[Short task] Convert every line of the records below into a JSON list of strings, one string per line, leaving out blank lines.

-- Start Listing --

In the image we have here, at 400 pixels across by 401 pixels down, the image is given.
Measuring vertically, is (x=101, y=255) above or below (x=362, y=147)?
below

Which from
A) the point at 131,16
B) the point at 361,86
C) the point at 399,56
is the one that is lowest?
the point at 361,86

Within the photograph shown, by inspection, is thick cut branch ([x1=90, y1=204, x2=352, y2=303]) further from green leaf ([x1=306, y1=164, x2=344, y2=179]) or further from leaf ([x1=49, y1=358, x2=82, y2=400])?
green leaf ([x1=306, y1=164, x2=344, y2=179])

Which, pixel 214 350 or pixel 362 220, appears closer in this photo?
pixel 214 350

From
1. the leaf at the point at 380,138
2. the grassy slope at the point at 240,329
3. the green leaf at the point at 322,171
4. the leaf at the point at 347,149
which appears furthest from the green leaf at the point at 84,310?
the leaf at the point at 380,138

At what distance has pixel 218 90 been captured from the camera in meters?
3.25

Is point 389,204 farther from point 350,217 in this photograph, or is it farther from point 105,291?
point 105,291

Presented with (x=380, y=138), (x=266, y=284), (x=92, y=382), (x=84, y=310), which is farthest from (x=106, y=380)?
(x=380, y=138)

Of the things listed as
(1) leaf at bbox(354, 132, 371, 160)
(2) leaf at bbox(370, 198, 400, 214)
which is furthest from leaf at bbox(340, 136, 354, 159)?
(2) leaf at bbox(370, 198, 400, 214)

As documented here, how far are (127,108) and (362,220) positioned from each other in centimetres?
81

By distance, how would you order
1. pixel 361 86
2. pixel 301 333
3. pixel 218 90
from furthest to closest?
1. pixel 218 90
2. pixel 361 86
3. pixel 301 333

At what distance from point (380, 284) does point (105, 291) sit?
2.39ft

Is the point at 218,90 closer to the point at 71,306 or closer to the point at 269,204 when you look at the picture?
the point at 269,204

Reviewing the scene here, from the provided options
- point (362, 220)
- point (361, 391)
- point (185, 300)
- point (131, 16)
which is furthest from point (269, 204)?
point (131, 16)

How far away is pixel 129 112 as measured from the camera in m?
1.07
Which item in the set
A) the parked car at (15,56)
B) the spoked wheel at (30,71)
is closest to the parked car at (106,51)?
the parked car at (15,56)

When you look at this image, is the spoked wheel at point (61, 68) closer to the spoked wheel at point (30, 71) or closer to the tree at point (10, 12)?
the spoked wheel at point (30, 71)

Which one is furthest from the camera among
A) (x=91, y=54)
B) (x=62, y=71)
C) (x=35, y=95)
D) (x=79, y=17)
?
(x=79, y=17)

-- End Listing --

[In response]
[
  "In the image we have here, at 400 pixels across by 401 pixels down, the image is given.",
  "Measuring vertically, is (x=101, y=255) above or below (x=362, y=147)?",
  "below",
  "Which from",
  "A) the point at 131,16",
  "B) the point at 361,86",
  "C) the point at 399,56",
  "is the one that is lowest?",
  "the point at 361,86",
  "Within the photograph shown, by inspection, is thick cut branch ([x1=90, y1=204, x2=352, y2=303]) further from green leaf ([x1=306, y1=164, x2=344, y2=179]) or further from leaf ([x1=49, y1=358, x2=82, y2=400])?",
  "green leaf ([x1=306, y1=164, x2=344, y2=179])",
  "Which, pixel 214 350 or pixel 362 220, appears closer in this photo?",
  "pixel 214 350",
  "From",
  "1. the leaf at the point at 380,138",
  "2. the grassy slope at the point at 240,329",
  "3. the green leaf at the point at 322,171",
  "4. the leaf at the point at 347,149",
  "which appears furthest from the green leaf at the point at 84,310?",
  "the leaf at the point at 380,138",
  "At what distance has pixel 218 90 been captured from the camera in meters?",
  "3.25",
  "Is point 389,204 farther from point 350,217 in this photograph, or is it farther from point 105,291?",
  "point 105,291",
  "Presented with (x=380, y=138), (x=266, y=284), (x=92, y=382), (x=84, y=310), which is farthest from (x=106, y=380)?",
  "(x=380, y=138)",
  "Of the things listed as",
  "(1) leaf at bbox(354, 132, 371, 160)",
  "(2) leaf at bbox(370, 198, 400, 214)",
  "which is furthest from leaf at bbox(340, 136, 354, 159)?",
  "(2) leaf at bbox(370, 198, 400, 214)",
  "As documented here, how far are (127,108) and (362,220) positioned from each other in centimetres?",
  "81",
  "By distance, how would you order",
  "1. pixel 361 86",
  "2. pixel 301 333",
  "3. pixel 218 90",
  "from furthest to closest?",
  "1. pixel 218 90",
  "2. pixel 361 86",
  "3. pixel 301 333",
  "At what distance from point (380, 284) does point (105, 291) sit?",
  "2.39ft",
  "Is the point at 218,90 closer to the point at 71,306 or closer to the point at 269,204 when you look at the picture?",
  "the point at 269,204",
  "Reviewing the scene here, from the provided options",
  "- point (362, 220)",
  "- point (361, 391)",
  "- point (185, 300)",
  "- point (131, 16)",
  "which is furthest from point (269, 204)?",
  "point (131, 16)",
  "How far away is pixel 129 112 as measured from the camera in m?",
  "1.07",
  "Which item in the set",
  "A) the parked car at (15,56)",
  "B) the spoked wheel at (30,71)",
  "is closest to the parked car at (106,51)?",
  "the parked car at (15,56)",
  "When you look at this image, is the spoked wheel at point (61, 68) closer to the spoked wheel at point (30, 71) or closer to the tree at point (10, 12)?",
  "the spoked wheel at point (30, 71)",
  "Which one is furthest from the camera among",
  "A) (x=91, y=54)",
  "B) (x=62, y=71)",
  "C) (x=35, y=95)",
  "D) (x=79, y=17)",
  "?",
  "(x=79, y=17)"
]